A su llegada a Colombia, como muchos otros migrantes venezolanos, empezó a desempeñarse en diferentes trabajos. Su situación cambió y los días de aguantar hambre terminaron; sin embargo, sufrió un duro golpe todo cambió el 25 de marzo de 2025.

¿Cómo fue el ataque?

Ese martes en la noche las calles de Bogotá eran dominadas por el silencio, pues la gran mayoría de habitantes se encontraban dentro de sus casas viendo el partido de la Selección Colombia contra Paraguay en las eliminatorias del Mundial 2026. Greibert Berríos, por su parte, salía de la misa y se dirigía a su casa.

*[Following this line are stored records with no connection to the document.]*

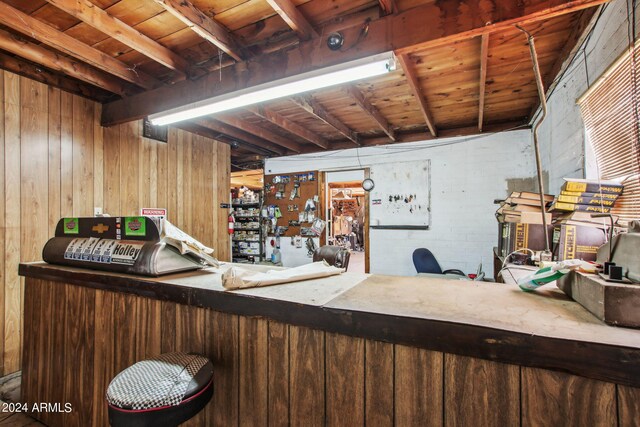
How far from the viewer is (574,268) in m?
1.03

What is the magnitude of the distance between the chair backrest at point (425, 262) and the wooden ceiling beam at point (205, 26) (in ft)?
12.2

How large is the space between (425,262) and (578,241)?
8.77 ft

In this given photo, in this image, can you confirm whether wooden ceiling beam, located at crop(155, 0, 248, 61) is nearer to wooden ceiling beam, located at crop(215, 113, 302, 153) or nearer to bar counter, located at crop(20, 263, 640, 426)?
wooden ceiling beam, located at crop(215, 113, 302, 153)

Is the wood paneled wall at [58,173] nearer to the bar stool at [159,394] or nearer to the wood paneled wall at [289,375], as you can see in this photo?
the wood paneled wall at [289,375]

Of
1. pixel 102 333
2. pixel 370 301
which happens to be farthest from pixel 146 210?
pixel 370 301

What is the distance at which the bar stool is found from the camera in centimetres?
97

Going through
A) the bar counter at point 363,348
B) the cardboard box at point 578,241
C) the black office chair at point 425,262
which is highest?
the cardboard box at point 578,241

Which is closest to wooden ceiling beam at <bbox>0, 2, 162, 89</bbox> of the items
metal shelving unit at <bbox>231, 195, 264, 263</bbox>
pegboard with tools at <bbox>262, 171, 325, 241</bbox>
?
pegboard with tools at <bbox>262, 171, 325, 241</bbox>

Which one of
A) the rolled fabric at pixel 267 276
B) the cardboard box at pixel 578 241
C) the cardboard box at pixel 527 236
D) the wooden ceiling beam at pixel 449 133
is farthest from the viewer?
the wooden ceiling beam at pixel 449 133

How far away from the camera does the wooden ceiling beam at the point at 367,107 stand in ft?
10.2

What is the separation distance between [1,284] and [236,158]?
15.1 ft

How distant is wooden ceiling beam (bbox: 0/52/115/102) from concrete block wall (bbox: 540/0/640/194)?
179 inches

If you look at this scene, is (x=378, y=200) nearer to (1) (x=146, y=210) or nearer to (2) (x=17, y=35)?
(1) (x=146, y=210)

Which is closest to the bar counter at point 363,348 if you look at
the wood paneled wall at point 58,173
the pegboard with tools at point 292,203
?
the wood paneled wall at point 58,173
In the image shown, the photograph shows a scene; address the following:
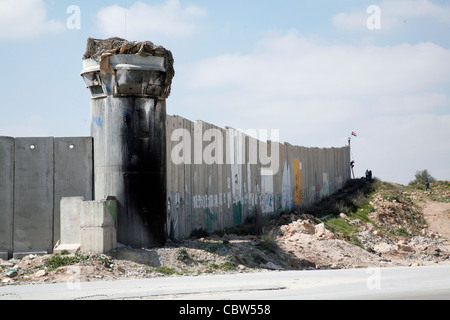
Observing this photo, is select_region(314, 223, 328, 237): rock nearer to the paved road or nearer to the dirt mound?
the dirt mound

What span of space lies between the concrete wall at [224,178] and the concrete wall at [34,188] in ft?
8.35

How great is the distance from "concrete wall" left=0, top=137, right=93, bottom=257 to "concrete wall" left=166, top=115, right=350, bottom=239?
2544mm

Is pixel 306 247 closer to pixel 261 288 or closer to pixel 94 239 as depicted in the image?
pixel 94 239

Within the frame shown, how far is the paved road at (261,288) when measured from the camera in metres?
7.34

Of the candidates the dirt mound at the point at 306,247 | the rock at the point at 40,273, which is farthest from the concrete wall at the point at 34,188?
the rock at the point at 40,273

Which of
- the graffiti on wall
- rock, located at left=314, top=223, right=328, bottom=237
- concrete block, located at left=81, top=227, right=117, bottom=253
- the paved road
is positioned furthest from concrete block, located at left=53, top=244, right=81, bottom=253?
the graffiti on wall

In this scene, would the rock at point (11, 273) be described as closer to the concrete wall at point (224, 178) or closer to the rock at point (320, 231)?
the concrete wall at point (224, 178)

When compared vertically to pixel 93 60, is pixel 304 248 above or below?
below

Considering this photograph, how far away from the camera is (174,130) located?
14.1 m
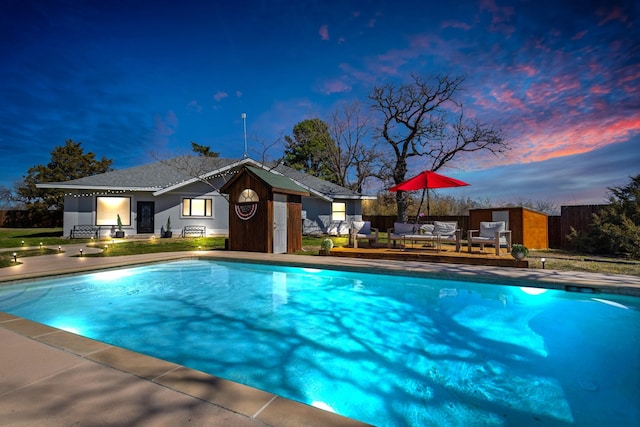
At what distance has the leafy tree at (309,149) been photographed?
97.0ft

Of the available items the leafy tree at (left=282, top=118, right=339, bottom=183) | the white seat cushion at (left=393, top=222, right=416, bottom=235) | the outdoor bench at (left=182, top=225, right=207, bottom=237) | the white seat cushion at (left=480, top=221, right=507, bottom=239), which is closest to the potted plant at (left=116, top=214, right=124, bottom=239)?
the outdoor bench at (left=182, top=225, right=207, bottom=237)

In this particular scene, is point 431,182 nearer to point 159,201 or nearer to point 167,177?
point 159,201

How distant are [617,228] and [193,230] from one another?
727 inches

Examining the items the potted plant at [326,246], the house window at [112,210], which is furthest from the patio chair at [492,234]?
the house window at [112,210]

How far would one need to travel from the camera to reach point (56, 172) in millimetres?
28453

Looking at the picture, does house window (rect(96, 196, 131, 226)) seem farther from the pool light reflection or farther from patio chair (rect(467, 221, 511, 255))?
the pool light reflection

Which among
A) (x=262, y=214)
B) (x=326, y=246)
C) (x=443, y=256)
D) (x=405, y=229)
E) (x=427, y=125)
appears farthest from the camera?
(x=427, y=125)

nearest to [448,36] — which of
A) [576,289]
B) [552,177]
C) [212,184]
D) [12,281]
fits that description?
[552,177]

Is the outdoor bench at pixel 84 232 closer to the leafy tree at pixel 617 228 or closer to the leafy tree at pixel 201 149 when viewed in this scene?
the leafy tree at pixel 201 149

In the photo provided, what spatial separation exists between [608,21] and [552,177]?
33.4 feet

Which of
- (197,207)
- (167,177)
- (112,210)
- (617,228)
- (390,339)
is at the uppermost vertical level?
(167,177)

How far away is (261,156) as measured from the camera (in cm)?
1975

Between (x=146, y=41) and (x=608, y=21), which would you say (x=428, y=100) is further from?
(x=146, y=41)

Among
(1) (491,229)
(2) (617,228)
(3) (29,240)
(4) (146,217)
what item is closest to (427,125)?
(2) (617,228)
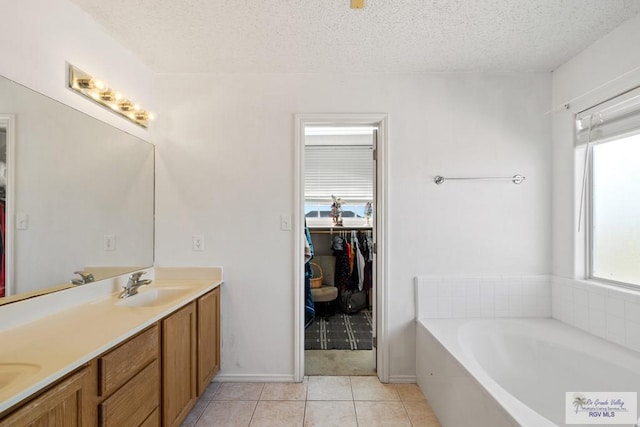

A las 8:00 de la noche le mandó un mensaje a su novia Francheska Rivas, quien se encontraba todavía en Venezuela, avisándole que iba camino a su casa en el sur de Bogotá. "Venía de la iglesia y pasé por ahí para cortar camino a la casa", señaló refiriéndose a un lote vacío propiedad de la Alcaldía de Bogotá.

En el lugar se iba a realizar un proyecto de vivienda de interés social, pero por problemas con la comunidad la obra se frenó y el lote quedó abandonado, por lo que se había convertido en un paso improvisado de las personas a pesar de que no contaba con iluminación.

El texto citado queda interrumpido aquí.